Predictive Analysis: 


Predictive analysis is critical for analysing the demands of existing and future consumers. Life insurance firms may employ actionable data to uncover historical as well as current patterns and design their strategy appropriately. It aids in the creation of customised solutions based on client feedback. This information is required by Insurtech consulting firms in order to provide meaningful advice to their clients.

Smart Contracts: 


The IT sector has been profoundly influenced by blockchain, and blockchain-based smart contracts are a major change in automating life insurance policy claims. It is based on the decentralised ledger idea, in which each client has their own copy of the ledger and may commit to a transaction independently. Based on a set of pre-defined circumstances, the smart contract can be handled automatically. It's a fantastic approach to boost operational efficiency and expedite claim processing.

Smart Contracts: 


The IT sector has been profoundly influenced by blockchain, and blockchain-based smart contracts are a major change in automating life insurance policy claims. It is based on the decentralised ledger idea, in which each client has their own copy of the ledger and may commit to a transaction independently. Based on a set of pre-defined circumstances, the smart contract can be handled automatically. It's a fantastic approach to boost operational efficiency and expedite claim processing.

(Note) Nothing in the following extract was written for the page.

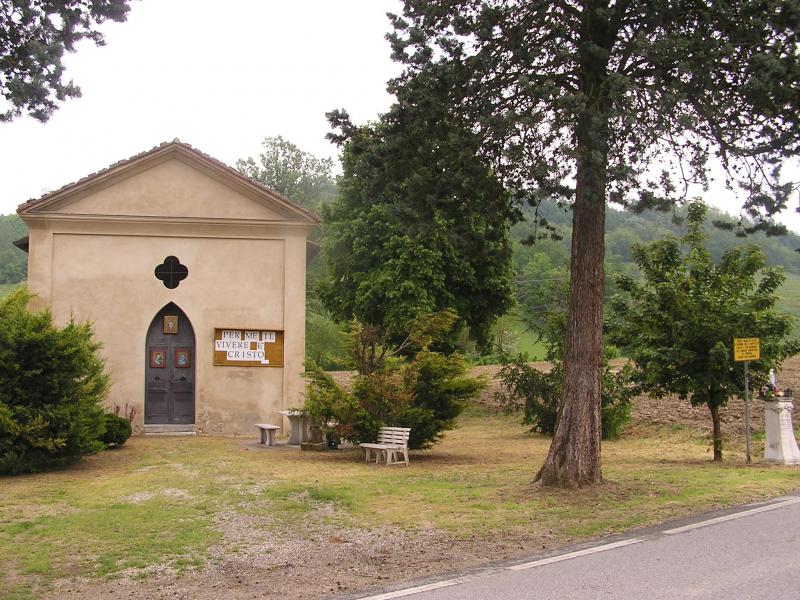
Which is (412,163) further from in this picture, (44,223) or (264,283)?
(44,223)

Advanced analytics for fraud prevention: 


According to the studies, insurance firms lose at least 3% of their profits owing to fraudulent activity. As a result, insurance firms are eager to take use of sophisticated analytics powered by AI in order to provide a more trustworthy, dependable, and transparent experience for their clients. Customer data from numerous sources, including as mobile devices and social media platforms, is regularly evaluated and monitored for any abnormal behavioural trends.

Conclusion: 


With the COVID-19 epidemic ushering in a new normal, insurance has risen to the front of purchasers' minds, totally altering the value cycle. Both kinds of selling are clearly going to coexist for many decades to come, and balancing the physical with the digital is the way to go. However, it's worth noting that Insurtech has shown to be a viable alternative to traditional sales channels. Contactless digital selling has built a trust factor with clients by assuring total transparency. 

The sector of life insurance has just recently begun to evolve in terms of technological innovation. The technological factors listed above will form the cornerstone of Insurtech innovation and will go far beyond it in the future.